L’article 683 du code civil dispose que le passage doit régulièrement être pris du côté où le trajet est le plus court du fonds enclavé à la voie publique.
Néanmoins, il doit être fixé dans l’endroit le moins dommageable à celui sur le fonds duquel il est accordé.
En l’espèce, l’expert a mis en évidence plusieurs possibilités matérielles de création de chemins d’accès à la parcelle section 833 E n°[Cadastre 3].
Deux accès appelés 2A et 2B sont envisageables en passant par la parcelle E [Cadastre 5] appartenant au Conseil départemental des Bouches-du-Rhône, sur laquelle est construite la maison du Préfet.
Les deux accès se réaliseraient à partir de la voie publique dénommée d’abord [Adresse 21] puis [Adresse 19].
Le tracé 2A part du portail de la propriété de la maison du Préfet et coupe la parcelle en deux en diagonale compte tenu de la présence d’un espace boisé classé en limite Est de la propriété.
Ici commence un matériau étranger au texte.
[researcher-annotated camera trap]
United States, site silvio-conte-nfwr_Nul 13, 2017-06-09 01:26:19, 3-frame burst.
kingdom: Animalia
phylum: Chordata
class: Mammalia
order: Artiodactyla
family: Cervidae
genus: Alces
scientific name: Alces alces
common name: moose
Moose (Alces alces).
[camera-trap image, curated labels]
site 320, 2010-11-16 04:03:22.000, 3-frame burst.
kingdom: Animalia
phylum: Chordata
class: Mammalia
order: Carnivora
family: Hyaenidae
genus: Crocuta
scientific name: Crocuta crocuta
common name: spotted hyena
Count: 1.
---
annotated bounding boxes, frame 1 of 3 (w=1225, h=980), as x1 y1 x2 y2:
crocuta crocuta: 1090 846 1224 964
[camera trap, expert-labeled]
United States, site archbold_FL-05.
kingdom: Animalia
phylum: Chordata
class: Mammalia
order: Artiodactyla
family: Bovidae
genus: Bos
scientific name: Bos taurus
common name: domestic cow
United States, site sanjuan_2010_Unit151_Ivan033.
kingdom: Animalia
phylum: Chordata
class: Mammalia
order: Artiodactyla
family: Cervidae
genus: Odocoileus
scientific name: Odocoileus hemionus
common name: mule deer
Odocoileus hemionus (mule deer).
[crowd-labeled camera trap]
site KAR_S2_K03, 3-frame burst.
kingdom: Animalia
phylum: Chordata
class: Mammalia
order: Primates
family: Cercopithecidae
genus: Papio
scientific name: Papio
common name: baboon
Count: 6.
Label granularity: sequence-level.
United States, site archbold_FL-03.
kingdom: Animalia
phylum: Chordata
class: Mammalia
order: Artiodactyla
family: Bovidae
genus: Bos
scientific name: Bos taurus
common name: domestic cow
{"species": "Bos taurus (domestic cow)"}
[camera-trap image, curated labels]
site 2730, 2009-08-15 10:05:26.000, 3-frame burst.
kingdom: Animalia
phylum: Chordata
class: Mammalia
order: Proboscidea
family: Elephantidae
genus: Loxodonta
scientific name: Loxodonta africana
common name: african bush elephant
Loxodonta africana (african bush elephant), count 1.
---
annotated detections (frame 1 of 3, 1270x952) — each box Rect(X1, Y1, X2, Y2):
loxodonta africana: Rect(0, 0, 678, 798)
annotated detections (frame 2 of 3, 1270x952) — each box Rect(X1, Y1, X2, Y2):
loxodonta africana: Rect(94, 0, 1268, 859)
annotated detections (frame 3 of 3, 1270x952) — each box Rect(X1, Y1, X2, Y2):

L’expert indique que cette coupure de la propriété en deux porte une très grave atteinte à la parcelle et à sa valeur, induisant une perte de valeur comprise entre 20 et 30 %, cette bâtisse étant comme celle de la SCI MASLIAH exceptionnelle et d’une valeur de plusieurs millions d’euros.
Le tracé 2B longe pour sa part les limites Nord et Ouest de la parcelle E [Cadastre 5]. Cette solution est problématique pour des raisons de sécurité car elle impose des dispositions particulières de sécurité afin d’éviter les intrusions compte tenu de l’accueil en son sein de personnes publiques et de chefs d’Etat. L’expert indique qu’elle nécessitera de déplacer les clôtures et de créer un autre portail. Or, ce chemin passe très près de la bastide et de la piscine. La création de cette voie d’accès aura des conséquences sur la valeur du bien et sa jouissance.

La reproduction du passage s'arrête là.